* TASK TO CARRY OUT
Below are records; transcribe only the line with "If you look" and those after it, through the last line, without any change.

[Data entries]
* begin *
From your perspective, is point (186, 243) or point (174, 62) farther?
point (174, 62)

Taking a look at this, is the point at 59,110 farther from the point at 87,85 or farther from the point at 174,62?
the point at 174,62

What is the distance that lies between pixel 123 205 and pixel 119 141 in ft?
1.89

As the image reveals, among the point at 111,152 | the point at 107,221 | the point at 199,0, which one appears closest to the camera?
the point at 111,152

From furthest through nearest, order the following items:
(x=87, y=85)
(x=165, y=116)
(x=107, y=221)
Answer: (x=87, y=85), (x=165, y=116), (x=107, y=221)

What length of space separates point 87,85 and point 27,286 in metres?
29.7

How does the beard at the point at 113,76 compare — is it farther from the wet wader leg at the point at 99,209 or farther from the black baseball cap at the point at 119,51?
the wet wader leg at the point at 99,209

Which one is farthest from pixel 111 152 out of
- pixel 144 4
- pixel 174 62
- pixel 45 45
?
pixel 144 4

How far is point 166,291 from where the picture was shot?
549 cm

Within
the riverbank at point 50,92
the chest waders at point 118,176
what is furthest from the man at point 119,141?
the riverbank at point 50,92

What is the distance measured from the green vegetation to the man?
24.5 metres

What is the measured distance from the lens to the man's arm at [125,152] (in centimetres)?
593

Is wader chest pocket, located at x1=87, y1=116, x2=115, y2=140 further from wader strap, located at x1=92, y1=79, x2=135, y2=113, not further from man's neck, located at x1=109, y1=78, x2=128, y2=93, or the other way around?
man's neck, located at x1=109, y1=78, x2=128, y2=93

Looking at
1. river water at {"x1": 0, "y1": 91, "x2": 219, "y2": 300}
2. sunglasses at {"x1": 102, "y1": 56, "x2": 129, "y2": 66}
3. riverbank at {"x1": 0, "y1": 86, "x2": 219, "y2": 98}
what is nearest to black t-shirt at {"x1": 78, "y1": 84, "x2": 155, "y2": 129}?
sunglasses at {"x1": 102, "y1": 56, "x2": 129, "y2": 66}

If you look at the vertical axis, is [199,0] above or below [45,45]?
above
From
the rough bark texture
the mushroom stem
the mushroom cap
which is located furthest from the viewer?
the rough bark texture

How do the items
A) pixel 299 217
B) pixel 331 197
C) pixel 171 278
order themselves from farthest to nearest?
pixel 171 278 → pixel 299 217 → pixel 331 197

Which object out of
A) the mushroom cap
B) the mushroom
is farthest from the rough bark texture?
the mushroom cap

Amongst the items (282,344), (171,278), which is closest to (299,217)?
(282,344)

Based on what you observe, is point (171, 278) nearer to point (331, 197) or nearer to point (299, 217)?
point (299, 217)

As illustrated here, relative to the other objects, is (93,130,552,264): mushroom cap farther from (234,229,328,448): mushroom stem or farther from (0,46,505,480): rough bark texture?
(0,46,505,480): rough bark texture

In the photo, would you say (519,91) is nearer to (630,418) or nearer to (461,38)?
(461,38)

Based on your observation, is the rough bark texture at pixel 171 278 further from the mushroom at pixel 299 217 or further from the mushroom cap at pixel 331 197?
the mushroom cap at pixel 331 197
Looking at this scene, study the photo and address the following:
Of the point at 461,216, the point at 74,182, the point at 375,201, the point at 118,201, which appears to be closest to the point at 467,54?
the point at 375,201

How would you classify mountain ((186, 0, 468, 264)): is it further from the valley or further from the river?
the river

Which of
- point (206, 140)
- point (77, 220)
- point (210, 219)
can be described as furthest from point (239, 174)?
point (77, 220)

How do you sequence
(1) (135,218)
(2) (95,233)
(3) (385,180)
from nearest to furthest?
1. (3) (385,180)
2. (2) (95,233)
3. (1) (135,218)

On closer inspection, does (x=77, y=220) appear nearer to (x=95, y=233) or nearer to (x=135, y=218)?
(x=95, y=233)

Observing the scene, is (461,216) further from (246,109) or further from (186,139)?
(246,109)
* end *
* ANSWER TO THIS TASK
If you look at the vertical axis, is [199,0] above or below [45,45]?
above
From
the rough bark texture
the mushroom stem
the mushroom cap
which is located furthest from the viewer?
the rough bark texture

How do the items
A) pixel 299 217
B) pixel 331 197
C) pixel 171 278
order themselves from farthest to nearest?
pixel 171 278 → pixel 299 217 → pixel 331 197

Which object out of
A) the mushroom cap
B) the mushroom
is farthest from the rough bark texture?
the mushroom cap

Amongst the items (282,344), (171,278), which is closest to (299,217)?
(282,344)

Based on what you observe, is point (171, 278) nearer to point (331, 197) or nearer to point (299, 217)?
point (299, 217)

As illustrated here, relative to the other objects, is (93,130,552,264): mushroom cap farther from (234,229,328,448): mushroom stem or farther from (0,46,505,480): rough bark texture?
(0,46,505,480): rough bark texture

In the photo, would you say (519,91) is nearer to (630,418) or nearer to (461,38)?
(461,38)

Based on your observation, is the rough bark texture at pixel 171 278 further from the mushroom at pixel 299 217 or further from the mushroom cap at pixel 331 197?
the mushroom cap at pixel 331 197
Looking at this scene, study the photo and address the following:
Of the point at 461,216, the point at 74,182, the point at 375,201, the point at 118,201, which appears to be closest to the point at 467,54?
the point at 375,201

How would you classify mountain ((186, 0, 468, 264)): is it further from the valley or further from the river?
the river

Which of
- point (206, 140)
- point (77, 220)
- point (210, 219)
can be described as furthest from point (239, 174)?
point (77, 220)

How do you sequence
(1) (135,218)
(2) (95,233)
(3) (385,180)
from nearest to furthest?
1. (3) (385,180)
2. (2) (95,233)
3. (1) (135,218)

On closer inspection, does (x=77, y=220) appear nearer to (x=95, y=233) or nearer to (x=135, y=218)?
(x=95, y=233)

Observing the scene, is (461,216) further from (246,109) or further from (186,139)?
(246,109)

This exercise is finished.